### Written instruction
From the line containing "Looking at the scene, would" through the last line of the entries below, repeat each line word for word and leave out the rest.

(Entries from a dataset)

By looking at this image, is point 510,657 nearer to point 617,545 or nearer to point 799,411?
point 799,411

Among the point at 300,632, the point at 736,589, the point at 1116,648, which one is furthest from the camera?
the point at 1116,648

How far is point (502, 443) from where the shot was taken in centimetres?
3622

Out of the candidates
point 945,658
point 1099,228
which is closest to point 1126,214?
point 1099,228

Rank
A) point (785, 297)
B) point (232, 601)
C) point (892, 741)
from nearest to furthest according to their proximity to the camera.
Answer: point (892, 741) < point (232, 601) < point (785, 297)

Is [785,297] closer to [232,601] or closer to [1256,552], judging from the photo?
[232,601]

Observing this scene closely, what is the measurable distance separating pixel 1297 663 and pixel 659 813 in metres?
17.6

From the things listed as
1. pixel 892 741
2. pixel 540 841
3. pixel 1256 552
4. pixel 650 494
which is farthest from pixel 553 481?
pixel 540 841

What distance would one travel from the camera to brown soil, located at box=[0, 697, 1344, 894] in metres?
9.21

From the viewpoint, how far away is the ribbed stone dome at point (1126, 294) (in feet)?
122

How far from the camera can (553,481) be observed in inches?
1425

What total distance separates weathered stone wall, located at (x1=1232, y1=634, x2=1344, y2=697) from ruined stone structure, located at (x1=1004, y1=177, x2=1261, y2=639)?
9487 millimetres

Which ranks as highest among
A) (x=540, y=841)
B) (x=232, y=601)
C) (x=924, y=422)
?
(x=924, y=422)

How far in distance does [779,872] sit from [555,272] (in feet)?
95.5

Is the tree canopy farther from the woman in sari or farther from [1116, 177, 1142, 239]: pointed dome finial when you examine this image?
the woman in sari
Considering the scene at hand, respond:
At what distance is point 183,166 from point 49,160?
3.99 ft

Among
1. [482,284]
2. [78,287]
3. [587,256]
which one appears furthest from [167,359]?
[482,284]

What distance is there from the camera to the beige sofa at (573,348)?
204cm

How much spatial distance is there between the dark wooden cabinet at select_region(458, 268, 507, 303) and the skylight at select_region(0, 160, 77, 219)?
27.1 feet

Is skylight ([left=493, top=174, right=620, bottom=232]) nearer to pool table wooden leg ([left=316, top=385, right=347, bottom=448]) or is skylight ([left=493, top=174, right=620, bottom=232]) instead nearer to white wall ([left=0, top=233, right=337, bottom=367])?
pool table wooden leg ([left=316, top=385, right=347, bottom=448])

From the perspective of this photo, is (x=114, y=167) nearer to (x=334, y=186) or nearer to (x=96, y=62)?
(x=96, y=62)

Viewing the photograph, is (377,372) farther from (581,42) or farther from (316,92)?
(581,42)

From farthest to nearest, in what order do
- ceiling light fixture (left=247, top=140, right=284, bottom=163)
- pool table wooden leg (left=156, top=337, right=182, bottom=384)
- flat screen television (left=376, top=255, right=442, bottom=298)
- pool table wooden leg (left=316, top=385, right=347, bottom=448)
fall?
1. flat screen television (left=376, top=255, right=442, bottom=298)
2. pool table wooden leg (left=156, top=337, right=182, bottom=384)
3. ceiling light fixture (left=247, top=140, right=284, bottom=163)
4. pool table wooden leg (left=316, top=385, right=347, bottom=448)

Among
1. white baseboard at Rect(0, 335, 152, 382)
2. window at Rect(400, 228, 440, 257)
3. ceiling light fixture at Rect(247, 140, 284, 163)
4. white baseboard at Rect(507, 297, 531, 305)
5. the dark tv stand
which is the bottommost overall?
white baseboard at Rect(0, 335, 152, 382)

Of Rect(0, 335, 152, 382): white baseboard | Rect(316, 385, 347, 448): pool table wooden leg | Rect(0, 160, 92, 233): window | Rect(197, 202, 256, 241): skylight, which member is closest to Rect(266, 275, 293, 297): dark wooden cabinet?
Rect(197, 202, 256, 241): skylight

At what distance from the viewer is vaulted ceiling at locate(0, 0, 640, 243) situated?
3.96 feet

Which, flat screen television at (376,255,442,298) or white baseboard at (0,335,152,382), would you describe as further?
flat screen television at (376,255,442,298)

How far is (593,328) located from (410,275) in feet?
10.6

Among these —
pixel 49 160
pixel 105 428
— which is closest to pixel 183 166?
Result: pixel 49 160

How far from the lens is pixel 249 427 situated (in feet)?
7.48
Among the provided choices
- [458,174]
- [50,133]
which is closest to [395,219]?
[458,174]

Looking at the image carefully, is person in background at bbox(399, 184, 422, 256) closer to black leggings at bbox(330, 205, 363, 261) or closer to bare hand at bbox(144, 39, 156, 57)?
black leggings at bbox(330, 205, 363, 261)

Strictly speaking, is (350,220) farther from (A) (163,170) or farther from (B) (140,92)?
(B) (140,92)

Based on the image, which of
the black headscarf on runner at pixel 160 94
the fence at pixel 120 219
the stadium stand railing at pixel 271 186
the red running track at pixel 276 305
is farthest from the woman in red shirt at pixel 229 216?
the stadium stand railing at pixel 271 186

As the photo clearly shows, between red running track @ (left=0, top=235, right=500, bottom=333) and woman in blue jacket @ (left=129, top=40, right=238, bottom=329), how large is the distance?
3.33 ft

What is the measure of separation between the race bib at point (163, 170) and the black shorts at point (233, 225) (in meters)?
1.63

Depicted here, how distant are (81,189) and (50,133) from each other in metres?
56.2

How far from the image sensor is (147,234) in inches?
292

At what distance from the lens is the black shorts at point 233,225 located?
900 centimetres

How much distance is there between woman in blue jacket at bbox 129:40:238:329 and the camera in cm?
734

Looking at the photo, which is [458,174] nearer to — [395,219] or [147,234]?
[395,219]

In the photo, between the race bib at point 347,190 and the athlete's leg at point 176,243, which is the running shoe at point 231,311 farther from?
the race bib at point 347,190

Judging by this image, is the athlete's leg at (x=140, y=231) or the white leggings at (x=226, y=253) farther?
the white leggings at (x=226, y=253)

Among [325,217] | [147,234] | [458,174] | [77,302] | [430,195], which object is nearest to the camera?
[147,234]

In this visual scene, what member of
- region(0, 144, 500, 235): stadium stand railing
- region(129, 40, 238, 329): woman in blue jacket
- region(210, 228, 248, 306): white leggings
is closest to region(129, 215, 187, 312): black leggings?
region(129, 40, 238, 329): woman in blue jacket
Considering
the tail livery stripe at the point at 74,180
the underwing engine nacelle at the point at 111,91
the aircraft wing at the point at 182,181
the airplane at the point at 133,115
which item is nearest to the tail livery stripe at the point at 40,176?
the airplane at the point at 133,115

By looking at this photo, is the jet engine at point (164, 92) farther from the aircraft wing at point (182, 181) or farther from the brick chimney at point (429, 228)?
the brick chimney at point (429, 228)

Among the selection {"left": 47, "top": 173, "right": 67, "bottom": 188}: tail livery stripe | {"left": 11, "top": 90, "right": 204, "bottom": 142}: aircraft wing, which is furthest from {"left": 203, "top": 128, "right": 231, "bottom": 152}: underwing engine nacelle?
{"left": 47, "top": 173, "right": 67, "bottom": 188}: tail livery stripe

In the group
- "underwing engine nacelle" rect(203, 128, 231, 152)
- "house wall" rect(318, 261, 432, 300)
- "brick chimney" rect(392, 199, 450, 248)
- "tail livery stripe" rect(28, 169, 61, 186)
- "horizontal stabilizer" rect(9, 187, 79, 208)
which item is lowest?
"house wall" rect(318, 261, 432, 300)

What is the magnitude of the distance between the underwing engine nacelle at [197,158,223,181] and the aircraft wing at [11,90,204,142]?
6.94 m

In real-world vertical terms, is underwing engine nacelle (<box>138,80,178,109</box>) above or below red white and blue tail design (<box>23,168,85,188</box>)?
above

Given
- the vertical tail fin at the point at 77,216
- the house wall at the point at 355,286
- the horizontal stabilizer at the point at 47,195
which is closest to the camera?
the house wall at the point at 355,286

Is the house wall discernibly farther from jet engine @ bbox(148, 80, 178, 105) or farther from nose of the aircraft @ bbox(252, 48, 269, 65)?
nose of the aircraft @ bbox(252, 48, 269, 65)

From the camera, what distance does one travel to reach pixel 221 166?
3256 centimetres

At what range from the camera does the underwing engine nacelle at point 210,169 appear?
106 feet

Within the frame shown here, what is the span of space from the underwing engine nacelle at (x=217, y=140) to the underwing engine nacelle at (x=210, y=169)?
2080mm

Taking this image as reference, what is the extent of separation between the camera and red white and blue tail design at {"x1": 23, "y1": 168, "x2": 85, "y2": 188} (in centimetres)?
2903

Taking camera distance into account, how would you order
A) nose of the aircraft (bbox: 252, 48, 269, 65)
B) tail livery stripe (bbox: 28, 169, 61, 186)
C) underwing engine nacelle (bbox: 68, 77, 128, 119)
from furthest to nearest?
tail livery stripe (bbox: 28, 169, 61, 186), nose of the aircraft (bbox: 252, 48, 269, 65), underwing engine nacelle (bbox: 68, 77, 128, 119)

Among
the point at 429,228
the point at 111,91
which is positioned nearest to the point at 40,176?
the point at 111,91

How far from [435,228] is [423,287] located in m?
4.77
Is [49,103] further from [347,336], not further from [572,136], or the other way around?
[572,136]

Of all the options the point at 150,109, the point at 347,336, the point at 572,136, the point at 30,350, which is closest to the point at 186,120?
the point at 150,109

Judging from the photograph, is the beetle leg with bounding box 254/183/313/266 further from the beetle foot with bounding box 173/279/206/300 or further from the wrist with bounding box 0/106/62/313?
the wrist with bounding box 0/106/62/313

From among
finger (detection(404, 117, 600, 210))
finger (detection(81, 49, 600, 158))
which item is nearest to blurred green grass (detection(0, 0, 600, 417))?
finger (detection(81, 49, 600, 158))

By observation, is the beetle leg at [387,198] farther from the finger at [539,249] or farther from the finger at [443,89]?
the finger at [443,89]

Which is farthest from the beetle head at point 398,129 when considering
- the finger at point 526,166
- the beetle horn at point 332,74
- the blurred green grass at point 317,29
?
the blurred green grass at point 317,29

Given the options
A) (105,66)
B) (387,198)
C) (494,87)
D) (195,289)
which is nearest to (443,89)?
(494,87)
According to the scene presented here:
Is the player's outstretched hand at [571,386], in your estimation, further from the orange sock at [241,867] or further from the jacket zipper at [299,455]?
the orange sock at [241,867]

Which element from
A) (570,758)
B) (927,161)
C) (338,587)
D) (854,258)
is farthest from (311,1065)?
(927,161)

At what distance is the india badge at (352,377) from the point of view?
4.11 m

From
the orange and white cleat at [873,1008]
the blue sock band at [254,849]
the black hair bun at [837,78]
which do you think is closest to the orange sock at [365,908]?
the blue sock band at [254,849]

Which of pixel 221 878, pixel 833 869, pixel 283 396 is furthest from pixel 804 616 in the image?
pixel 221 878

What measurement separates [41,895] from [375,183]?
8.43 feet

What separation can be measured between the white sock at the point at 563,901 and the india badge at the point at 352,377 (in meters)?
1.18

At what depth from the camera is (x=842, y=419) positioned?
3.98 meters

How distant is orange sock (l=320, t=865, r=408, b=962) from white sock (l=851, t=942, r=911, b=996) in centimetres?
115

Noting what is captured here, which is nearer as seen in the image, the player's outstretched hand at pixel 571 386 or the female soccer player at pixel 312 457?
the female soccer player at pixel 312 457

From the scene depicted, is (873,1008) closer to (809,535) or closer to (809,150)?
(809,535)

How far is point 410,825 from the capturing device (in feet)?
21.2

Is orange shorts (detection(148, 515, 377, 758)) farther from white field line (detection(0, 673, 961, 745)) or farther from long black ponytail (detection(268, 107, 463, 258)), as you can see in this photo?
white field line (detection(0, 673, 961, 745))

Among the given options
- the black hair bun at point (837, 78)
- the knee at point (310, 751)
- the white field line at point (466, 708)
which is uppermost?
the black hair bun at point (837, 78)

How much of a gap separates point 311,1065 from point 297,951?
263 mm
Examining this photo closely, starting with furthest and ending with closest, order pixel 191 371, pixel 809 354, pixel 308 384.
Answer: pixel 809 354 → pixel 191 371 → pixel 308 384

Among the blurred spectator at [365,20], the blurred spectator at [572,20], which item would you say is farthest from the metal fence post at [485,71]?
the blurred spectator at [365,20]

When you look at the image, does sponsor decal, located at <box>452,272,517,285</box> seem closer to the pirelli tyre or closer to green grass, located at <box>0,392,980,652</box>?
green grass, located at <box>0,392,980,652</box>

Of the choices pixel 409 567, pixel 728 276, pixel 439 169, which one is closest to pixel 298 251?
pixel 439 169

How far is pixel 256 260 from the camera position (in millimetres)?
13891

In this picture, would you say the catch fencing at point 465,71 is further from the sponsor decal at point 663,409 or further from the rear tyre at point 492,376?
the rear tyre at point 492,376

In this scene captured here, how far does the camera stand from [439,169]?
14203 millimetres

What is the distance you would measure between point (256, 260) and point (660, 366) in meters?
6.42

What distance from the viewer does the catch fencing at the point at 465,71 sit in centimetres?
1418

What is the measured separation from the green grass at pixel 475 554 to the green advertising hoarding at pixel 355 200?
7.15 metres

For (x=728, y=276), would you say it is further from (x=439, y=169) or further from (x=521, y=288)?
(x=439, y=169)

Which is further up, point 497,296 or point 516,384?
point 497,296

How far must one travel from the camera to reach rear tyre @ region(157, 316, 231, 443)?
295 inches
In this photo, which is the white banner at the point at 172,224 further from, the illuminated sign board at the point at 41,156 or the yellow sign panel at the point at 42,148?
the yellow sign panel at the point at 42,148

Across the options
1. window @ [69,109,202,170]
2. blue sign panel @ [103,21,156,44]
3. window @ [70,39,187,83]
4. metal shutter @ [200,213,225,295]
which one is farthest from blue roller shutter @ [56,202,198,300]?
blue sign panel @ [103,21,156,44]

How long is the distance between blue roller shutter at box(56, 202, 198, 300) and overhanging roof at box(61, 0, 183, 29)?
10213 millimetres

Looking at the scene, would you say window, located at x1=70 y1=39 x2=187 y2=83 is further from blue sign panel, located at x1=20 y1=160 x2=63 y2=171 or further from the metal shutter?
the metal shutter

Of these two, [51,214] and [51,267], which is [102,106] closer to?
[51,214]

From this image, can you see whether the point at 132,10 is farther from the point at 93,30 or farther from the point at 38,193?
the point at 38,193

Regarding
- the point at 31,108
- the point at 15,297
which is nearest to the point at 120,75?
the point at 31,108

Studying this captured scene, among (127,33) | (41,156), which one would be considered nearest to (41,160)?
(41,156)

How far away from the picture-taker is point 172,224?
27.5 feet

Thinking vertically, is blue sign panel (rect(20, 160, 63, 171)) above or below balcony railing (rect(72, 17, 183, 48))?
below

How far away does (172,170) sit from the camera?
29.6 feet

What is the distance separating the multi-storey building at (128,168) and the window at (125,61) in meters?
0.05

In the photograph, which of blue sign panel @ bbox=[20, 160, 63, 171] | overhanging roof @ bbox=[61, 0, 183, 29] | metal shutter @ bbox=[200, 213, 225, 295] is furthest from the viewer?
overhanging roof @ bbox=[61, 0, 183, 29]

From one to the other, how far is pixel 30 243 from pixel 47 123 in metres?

### Task result
Looking at the scene, would you say window, located at x1=70 y1=39 x2=187 y2=83 is further from blue sign panel, located at x1=20 y1=160 x2=63 y2=171 or further from the metal shutter?
the metal shutter

Of these two, [51,214] and [51,267], which is [102,106] closer to?
[51,214]

From this image, can you see whether the point at 132,10 is farther from the point at 93,30 or farther from the point at 38,193?
the point at 38,193

Regarding
- the point at 31,108
- the point at 15,297
which is nearest to the point at 120,75?
the point at 31,108

Studying this captured scene, among (127,33) | (41,156), which one would be considered nearest to (41,160)?
(41,156)

How far away from the picture-taker is point 172,224?
27.5 feet

Thinking vertically, is blue sign panel (rect(20, 160, 63, 171)) above or below balcony railing (rect(72, 17, 183, 48))?
below

How far away does (172,170) sit from the camera?
29.6 feet

What is the distance separating the multi-storey building at (128,168) and the window at (125,61) in meters?
0.05

In the photograph, which of blue sign panel @ bbox=[20, 160, 63, 171] | overhanging roof @ bbox=[61, 0, 183, 29] | metal shutter @ bbox=[200, 213, 225, 295] is furthest from the viewer?
overhanging roof @ bbox=[61, 0, 183, 29]

From one to the other, how far is pixel 30 243 from pixel 47 123 in metres?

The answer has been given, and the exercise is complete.